On the other hand, in the case of BPI vs. Concepcion, the amount of the deficiency was still to be
determined before the foreclosure sale of the mortgaged property can be made, hence, such was in a
nature of a contingent claim within the meaning of sections 746-749 of the Code of Civil Procedure.
The demand for its payment would now become as a contingent claim which can be made against the
estate of Elser.

COMPARATIVE ANALYSIS OF BAUTISTA VS TIONGSON AND ALBANO VS AGTARAP

TITLE: BAUTISTA vs. TIONGSON


CITATION: G.R. No. 4232, November 07, 1908

FACTS: Ciriaco Tiongson and Aquilina Tiongson were the joint owners of five parcels of land located
in Bulacan. When Ciriaco died, Felix Bautista was appointed as the administrator of the estate of the
former where he instituted a partition of the estate of the deceased. However, the defendants in this case
alleged that there was only one plot of land held jointly by the spouses and the rest of the plots were
owned exclusively by the defendants. Defendants also averred that Bautista lacked the capacity to bring
the action for partition because the legal administration of the property of Ciriaco pertained to his
widow and the they prayed before the trial court that the appointment of administration of Bautista be
annulled.
ISSUE: Whether or not Bautista has the authority to institute an action for partition being an
administrator of the estate of Ciriaco Tiongson.

RULING: No.
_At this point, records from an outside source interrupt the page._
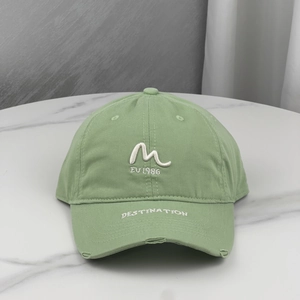 Detail of embroidered letters and distressed ripped brim on the cotton baseball cap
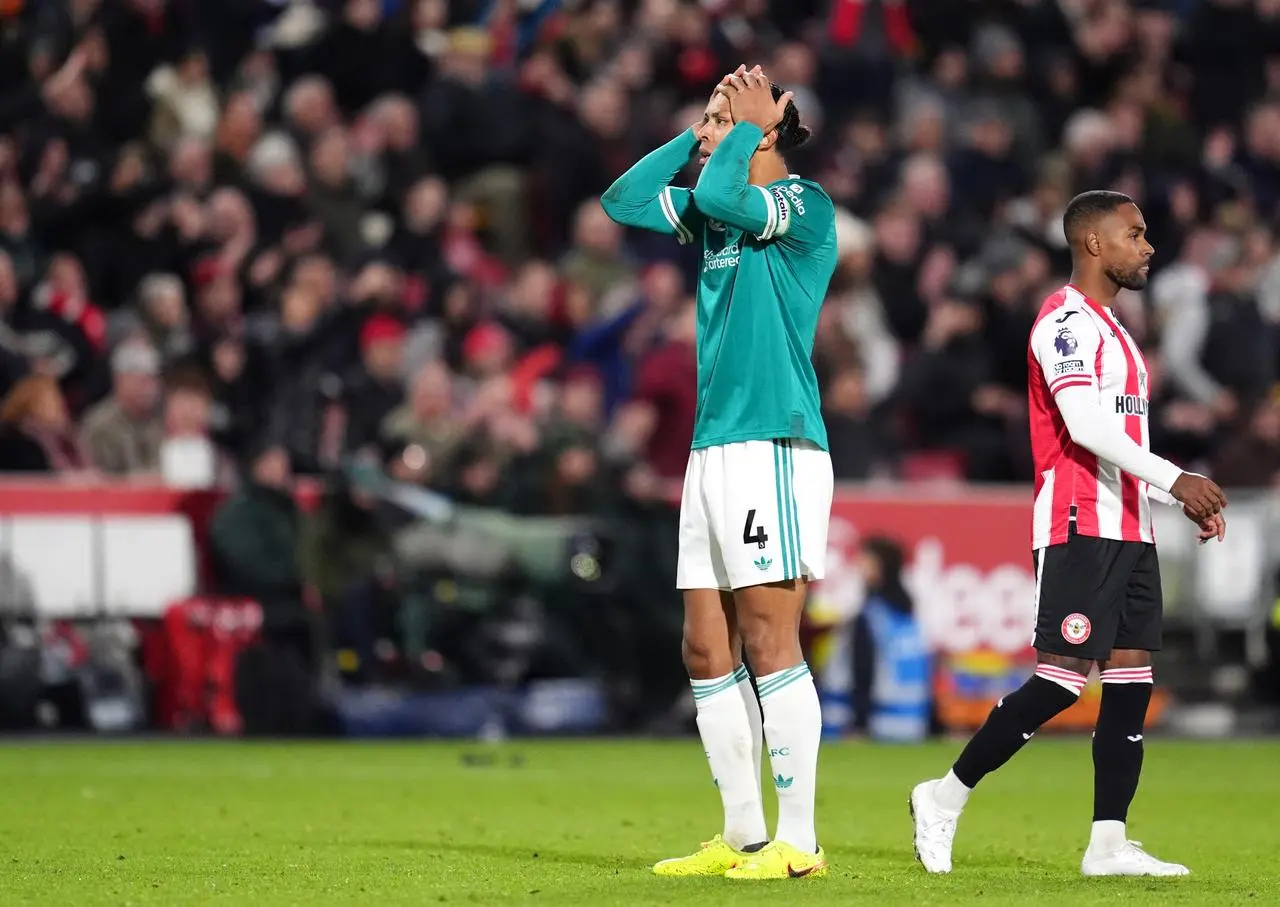 Virgil van Dijk covers his face with his hands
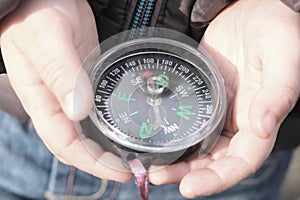 Old classic navigation compass in childs hands on natural background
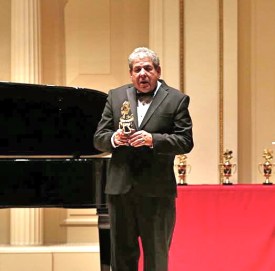 John receiving award at Carnegie Hall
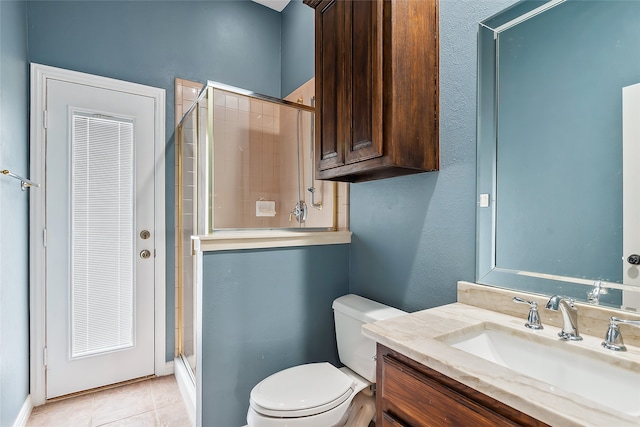 bathroom with vanity, an enclosed shower, tile patterned floors, and toilet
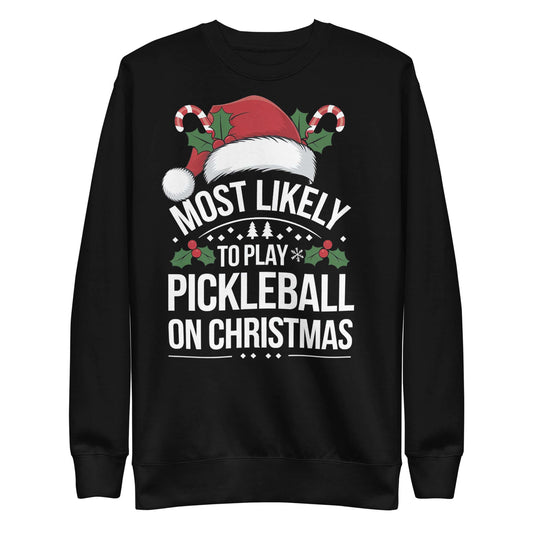 Festive pickleball Christmas sweatshirt with Santa hat, holly, and candy canes, featuring "Most Likely To Play Pickleball on Christmas" design.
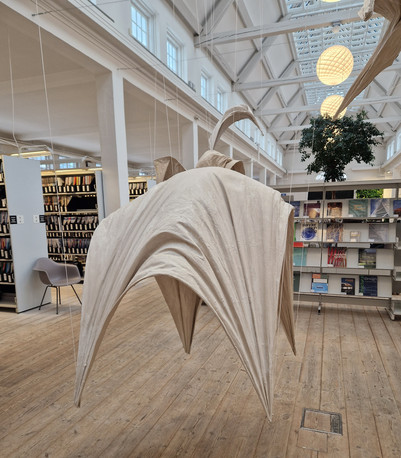 Shell structure hanging from the ceiling 
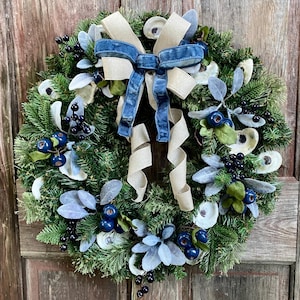 May include: A green wreath decorated with oyster shells, blue berries, and sprigs of eucalyptus. A blue and brown bow is tied at the top.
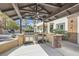 Outdoor kitchen with stainless steel appliances, bar seating, and shower, perfect for entertaining at 5367 Secluded Brook Ct, Las Vegas, NV 89149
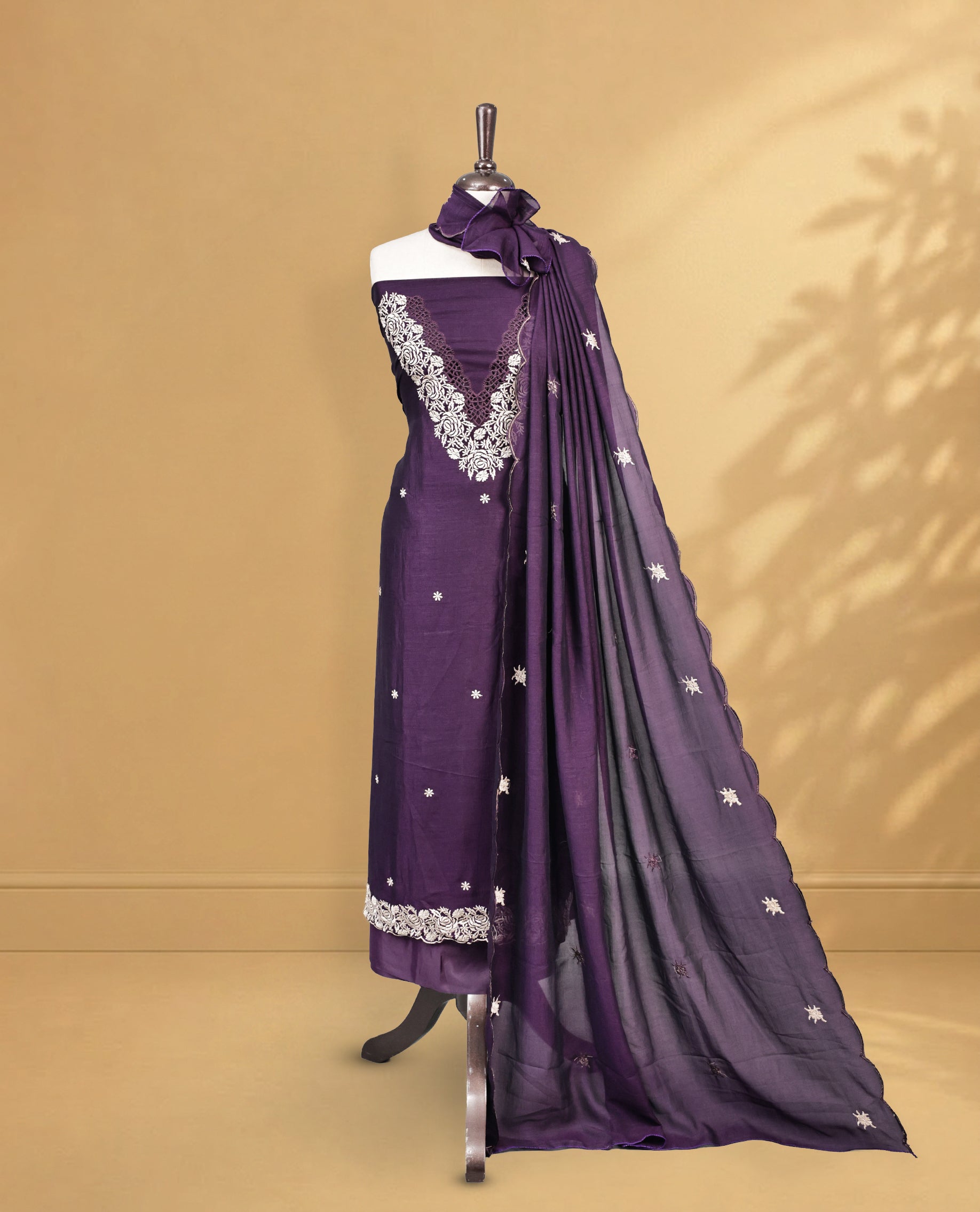 Purple colour Salwar Material Featuring Cream colour Thread pattern on Neckline & Small Buttas, paired with matching bottom & Same Colour Dupatta.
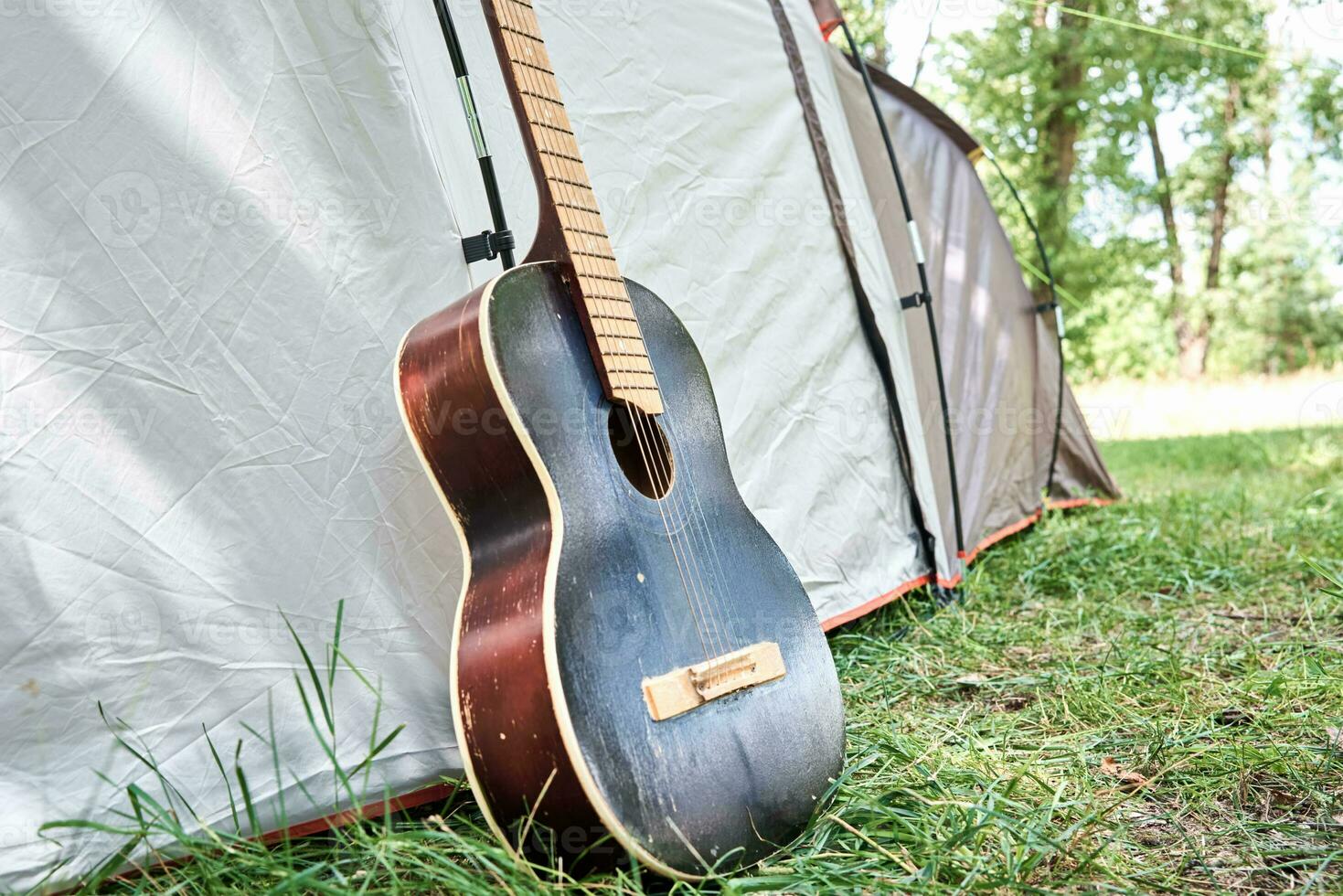 Acoustic guitar near a camping tent in forest photo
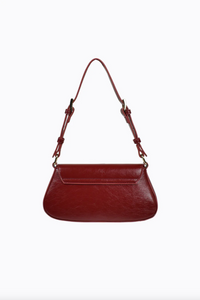the nikki shoulder bag by peta and jain in cherry red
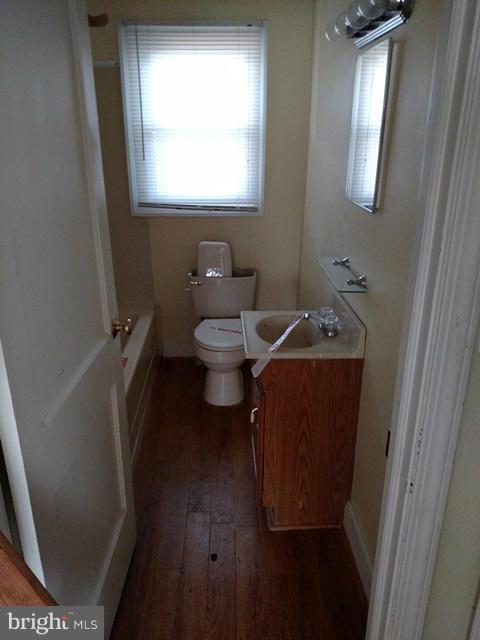 6173 Bethlehem Road Preston, MD 21655 - Photo 6 of 8 a bathroom with a toilet and a sink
The Supreme Court held that The proceedings instituted by Felix Bautista as
administrator of the intestate estate of Ciriaco Tiongson, wherein he asks for the partition of certain
lands which the said deceased and his sister, Aquilina Tiongson, inherited from their late father,
Emeterio Tiongson, and which they possessed pro indiviso, are governed by sections 181 to 196 of the
Code of Civil Procedure.

No provision of the said sections authorizes an administrator of the property of an intestate to bring an
action demanding the partition of real estate owned pro indiviso by the deceased, whose property he is
administering, and by another person.

In the above cited sections, the law refers to a coparcener, coheir, or other person interested in the
undivided property held, because any one of such persons is a real party concerned in the partition. In
cases like the present, where the property is held by a person, not as a coheir but as the exclusive
owner, the right of action for partition, which supposes joint ownership or community of property,
pertains only to the heirs of the late Ciriaco Tiongson, not to the administrator who, when claiming the
division of real estate not included in the inventory, or which he did not take charge of on commencing
to exercise office, but which is alleged to belong to the estate, is not authorized to represent the
intestate succession of the property administered by him; neither is he authorized to represent the heirs,
because the latter, as successors to the deceased, are the only parties who may maintain such an action
for partition of real estate held pro indiviso by coheirs or owners in common.